Si l'on s'en tient au premier roman de la série, l'utilisation d'un schéma campbellien (ou en tout cas sa conformité au dit schéma) ne fait aucun doute. Paul Atreides, jeune homme content de voyager, se retrouve pris dans un réseau de jeux de pouvoirs et perd tout : sa famille, ses amis, son titre de duc, l'accès à l'univers extérieur. Le voilà forcé de repartir de zéro, dans un environnement qu'il ne connaît pas et dont il doit apprendre les règles sous peine de mort. Ce faisant, il va s'ouvrir à un destin plus grand et à sa vraie nature, et pourra reconquérir son univers.

Si vous faites un tableau des passages obligés chez Campbell, entre l'arrachement au contexte familier, la perte des mentors, la confrontation à l'ombre, la mort apparente… vous cochez à peu près toutes les cases (je l'ai déjà dit à plusieurs reprises, c'est une très mauvaise idée de faire des jeux à boire basés sur Campbell, le coma éthylique, encore une mort apparente, tiens, en est l'issue quasi obligatoire). Le fait que cela s'associe à une vengeance n'est qu'un à-côté : beaucoup de voyages à la Campbell présentent cet élément, qui n'en fait pourtant pas fondamentalement partie. Mais (j'en ai parlé il y a pas longtemps), la vengeance est un puissant motivateur initial, même si sur la longueur, il convient de ne pas s'y cantonner. Si Luke Skywalker, Conan (chez Milius), Harry Potter ou Simba veulent venger leurs parents, il arrive généralement un moment où, pour une raison ou une autre, cette vengeance passe au second plan, ou se vide de son sens.

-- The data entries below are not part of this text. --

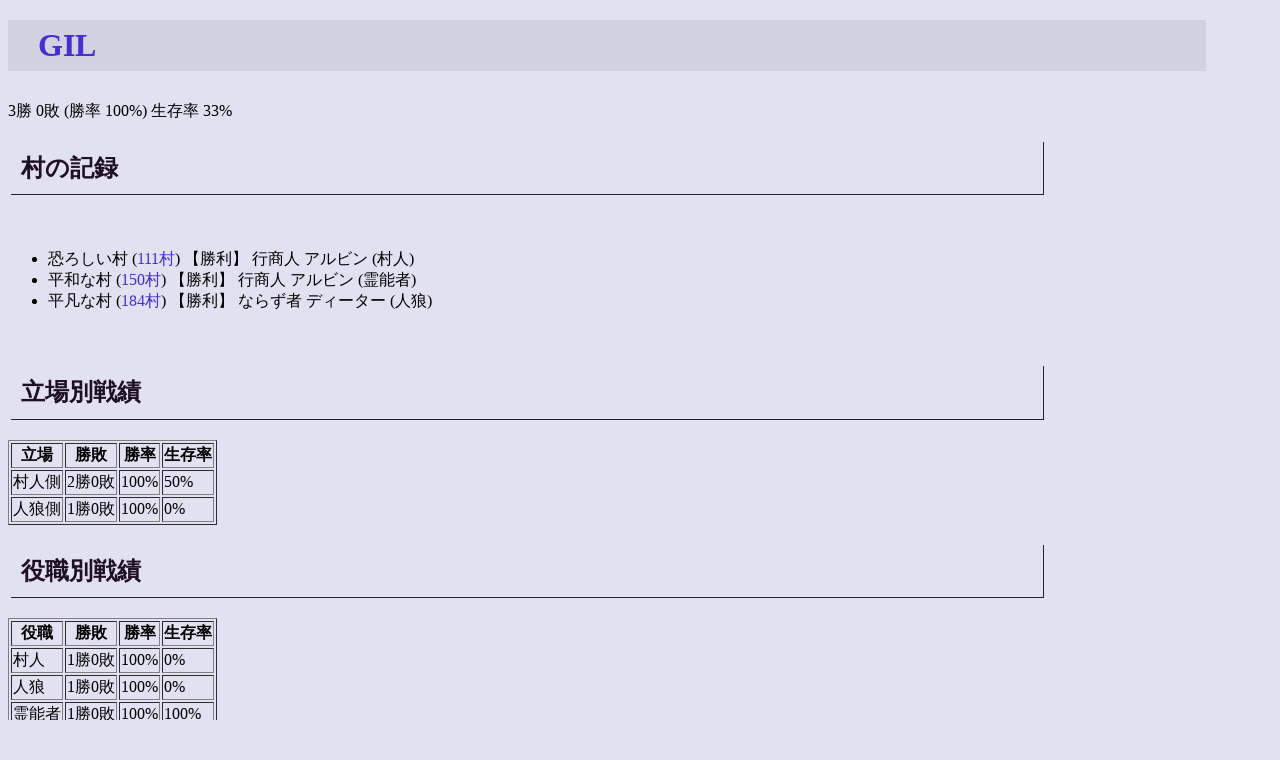

--- FILE ---
content_type: text/html; charset=EUC-JP
request_url: https://shinh.skr.jp/ninjin/?GIL
body_size: 3181
content:
<!DOCTYPE HTML PUBLIC "-//W3C//DTD HTML 4.01 Transitional//EN">
<html lang="ja">
<head>
<meta http-equiv="Content-Type" content="text/html; charset=EUC-JP">
<meta http-equiv="Content-Script-Type" content="text/javascript">
<meta http-equiv="Content-Style-Type" content="text/css">
<meta name="robots" content="noindex,nofollow">
<meta name="robots" content="noarchive">
<link rel="stylesheet" type="text/css" href="site.css">
<title>戦績</title></head>
<body>
<h1><a href="http://wolfbbs.jp/?GIL">GIL</a></h1>3勝 0敗 (勝率 100%) 生存率 33%<br><h2>村の記録</h2><br><ul><li>恐ろしい村 (<a href="http://wolfbbs.jp/?111%C2%BC">111村</a>) 【勝利】 行商人 アルビン (村人)<li>平和な村 (<a href="http://wolfbbs.jp/?150%C2%BC">150村</a>) 【勝利】 行商人 アルビン (霊能者)<li>平凡な村 (<a href="http://wolfbbs.jp/?184%C2%BC">184村</a>) 【勝利】 ならず者 ディーター (人狼)</ul><br>
<h2>立場別戦績</h2><table class="list" border="1"><tr><th>立場</th><th>勝敗</th><th>勝率</th><th>生存率</th></tr><tr><td>村人側</td><td>2勝0敗</td><td>100%</td><td>50%</td></tr><tr><td>人狼側</td><td>1勝0敗</td><td>100%</td><td>0%</td></tr></table><h2>役職別戦績</h2><table class="list" border="1"><tr><th>役職</th><th>勝敗</th><th>勝率</th><th>生存率</th></tr><tr><td>村人</td><td>1勝0敗</td><td>100%</td><td>0%</td></tr><tr><td>人狼</td><td>1勝0敗</td><td>100%</td><td>0%</td></tr><tr><td>霊能者</td><td>1勝0敗</td><td>100%</td><td>100%</td></tr></table><h2>キャラ別戦績</h2><table class="list" border="1"><tr><th>キャラ</th><th>勝敗</th><th>勝率</th><th>生存率</th></tr><tr><td>ディーター</td><td>1勝0敗</td><td>100%</td><td>0%</td></tr><tr><td>アルビン</td><td>2勝0敗</td><td>100%</td><td>50%</td></tr></table><h2>対戦相手</h2><ul><li>111: △<a href="?book">book</a>, △<a href="?sumire">sumire</a>, △<a href="?animebox">animebox</a>, ○<a href="?rococo">rococo</a>, △<a href="?master">master</a>, △<a href="?%CC%C0">明</a>, ○<a href="?real">real</a>, ○<a href="?yuzuki">yuzuki</a>, ○<a href="?oteu">oteu</a>, △<a href="?Euthys">Euthys</a>, △<a href="?nagy000ray">nagy000ray</a>, △<a href="?Xenopus">Xenopus</a>, △<a href="?nanase">nanase</a>, △<a href="?jin6">jin6</a>, △<a href="?kisasage">kisasage</a><li>150: △<a href="?%DB%E6">梟</a>, △<a href="?master">master</a>, △<a href="?checkit">checkit</a>, ○<a href="?renn">renn</a>, △<a href="?atonement">atonement</a>, ○<a href="?heborei">heborei</a>, △<a href="?flea">flea</a>, △<a href="?Tayato">Tayato</a>, △<a href="?riyu">riyu</a>, △<a href="?koma">koma</a>, △<a href="?mofu">mofu</a>, △<a href="?ni+hao">ni hao</a>, △<a href="?kayokayo">kayokayo</a>, ○<a href="?rire">rire</a>, ○<a href="?nuremochi">nuremochi</a><li>184: ○<a href="?toshitoshi">toshitoshi</a>, ○<a href="?sabi">sabi</a>, ○<a href="?bickel">bickel</a>, △<a href="?sakyou">sakyou</a>, △<a href="?takayanagi">takayanagi</a>, ○<a href="?anne">anne</a>, ○<a href="?1332012">1332012</a>, ○<a href="?master">master</a>, ○<a href="?mayuko">mayuko</a>, ○<a href="?hawk_ume">hawk_ume</a>, ○<a href="?cassis">cassis</a>, △<a href="?marbas">marbas</a>, ○<a href="?rinosu">rinosu</a>, ○<a href="?goodjob">goodjob</a>, ○<a href="?%C0%D6%C7%AD">赤猫</a></ul>
<h2>複数回対戦者</h2><ul></ul><br>
<br>

</body>
</html>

Mais Dune, ce sont six tomes. Et le voyage de Paul Muad-Dib ne couvre que le premier d'entre eux. Ce qui fait de la saga un bon laboratoire pour réfléchir à ce qui se passe après. Car quand le héros a accompli son voyage, qu'est-ce qu'on fait ? C'est un problème que les auteurs de comics connaissent bien, par exemple : la structure en feuilleton complique l'usage de ce genre de schémas. On ne peut pas l'appliquer plusieurs fois de suite au même héros sans l'abîmer.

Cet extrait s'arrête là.